A flow diagram to show difficult asthma assessment from initial investigation to the second investigation. CT: computed tomography.
MANAGEMENT OF DIFFICULT ASTHMA IN DAILY PRACTICE
In the present issue of the European Respiratory Journal (ERJ), Roberts et al. 19 question the clinical management of difficult asthma in the UK. A postal survey was mailed to 683 consultant members of the British Thoracic Society, outlining five cases of difficult asthma and eliciting responses to a range of questions concerning investigations, consultation of other health professionals, differential diagnoses, misdiagnoses, and differences between specialists with and without a particular interest in difficult asthma. The study by Roberts et al. 19 is useful, particularly in making the important distinction between severe asthma and difficult asthma. It also outlines the important role of misdiagnoses and coexisting psychosocial issues, which prevent good asthma outcomes despite maximal therapy. The study also highlights the potentially important impact of failing to assess compliance or access liaison psychiatric review. It is clear from the survey that poor availability of support from psychiatric and psychological services is a major issue. The limitations of the study by Roberts et al. 19 are obviously the size of the survey and its response rate. However, the data are based on a self report from healthcare providers, but can be representative of the situation for difficult asthma in a European country at a given time. It may provide a basis to establish national and European networks to better understand difficult asthma.

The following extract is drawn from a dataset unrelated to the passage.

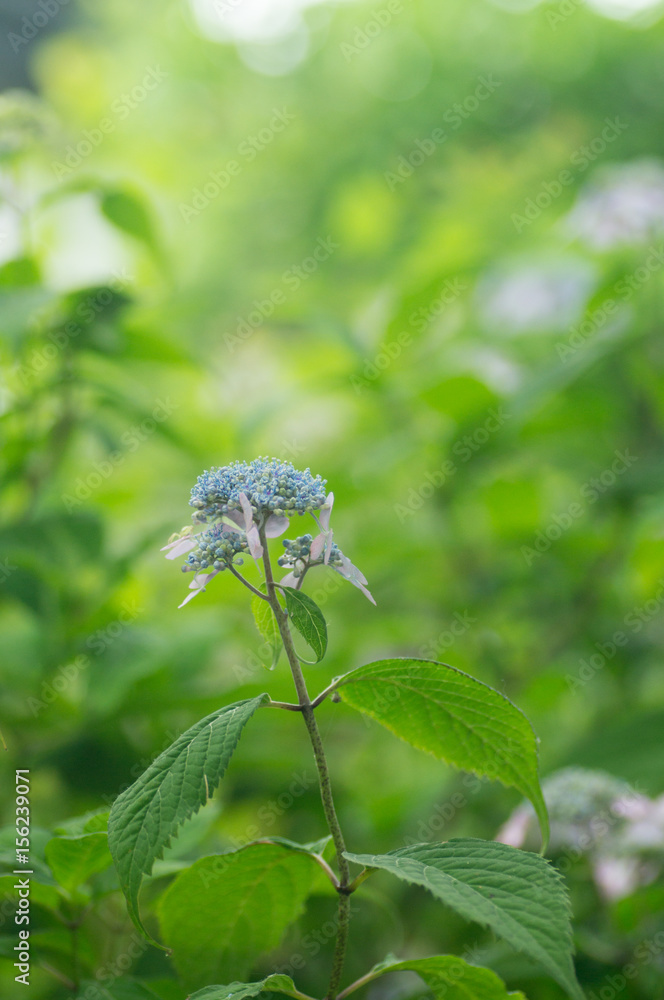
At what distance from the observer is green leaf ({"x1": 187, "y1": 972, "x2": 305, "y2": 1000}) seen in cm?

In conclusion, the observational study in the current issue of the ERJ 19, despite its limitations, reinforces our strong beliefs that “difficult asthma” is still clinically meaningful. It pleads for a better use of the guideline issues from the ERS Task Force, and for establishing and publicising centralised centres with specific interest and expertise within Europe. The power of phenotyping severe asthma will be increased manifold by establishing severe asthma networks, such as the existing ENFUMOSA (European Network for Understanding Mechanisms of Severe Asthma) 20 and BIOAIR (Longitudinal Assessment of Clinical Course and BIOmarkers in Severe Chronic AIRway Disease) in Europe and the National Heart Lung and Blood Institute network in the USA, which will allow the enrolment of more patients.

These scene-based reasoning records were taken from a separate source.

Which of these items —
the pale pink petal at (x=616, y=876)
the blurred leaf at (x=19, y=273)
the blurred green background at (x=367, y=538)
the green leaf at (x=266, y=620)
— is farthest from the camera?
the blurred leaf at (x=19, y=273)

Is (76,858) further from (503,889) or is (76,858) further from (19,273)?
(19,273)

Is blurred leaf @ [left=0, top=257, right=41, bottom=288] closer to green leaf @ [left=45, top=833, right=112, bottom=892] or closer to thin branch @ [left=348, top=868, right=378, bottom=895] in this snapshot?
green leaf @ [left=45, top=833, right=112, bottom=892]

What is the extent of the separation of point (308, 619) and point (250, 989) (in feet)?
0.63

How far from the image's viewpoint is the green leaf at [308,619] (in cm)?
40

We believe that a clear approach to objectively diagnose and assess difficult asthma will provide an insight into the real prevalence of severe asthma. Network and cohort follow-up should be encouraged to standardise the diagnosis and assessment of severe asthma using a common panel of outcome measures. Cross-sectional and longitudinal investigations can be captured to provide a better opportunity to unravel the complex heterogeneity of severe asthma leading to improved outcomes 21.